The exposure was discovered by cybersecurity researchers who identified an accessible Amazon AWS S3 bucket containing approximately 98,000 files related to thousands of people. The files contained sensitive information, including passport details, national insurance numbers, resumes, medical documents, and more.
Despite attempts to contact Lantum about the vulnerability, the agency did not respond, and the bucket was closed only after the publication of the discovery. Dr. Marcus Baw, an expert in health informatics, expressed concern about the severity of the exposed information, emphasizing the potential for creating fake identities and the risk of blackmail.
He urged Lantum to analyze downloads from the affected S3 buckets and promptly notify affected doctors while taking responsibility for the breach.

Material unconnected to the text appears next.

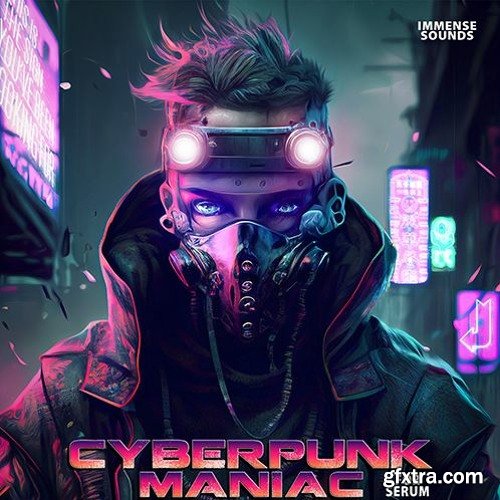 Immense Sounds Cyberpunk Maniac For Serum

Lantum, formerly known as Network Locum, claimed to comply with security standard ISO27001 and had been audited. The agency treated the incident as a potential data breach and stated that there was no indication of unauthorized access to the data.
However, experts warned that the exposed details could be exploited for years in identity theft campaigns after being traded on the dark web. Lantum has informed the UK’s privacy watchdog, the ICO, and has engaged specialist privacy and cyber consultants to address the situation.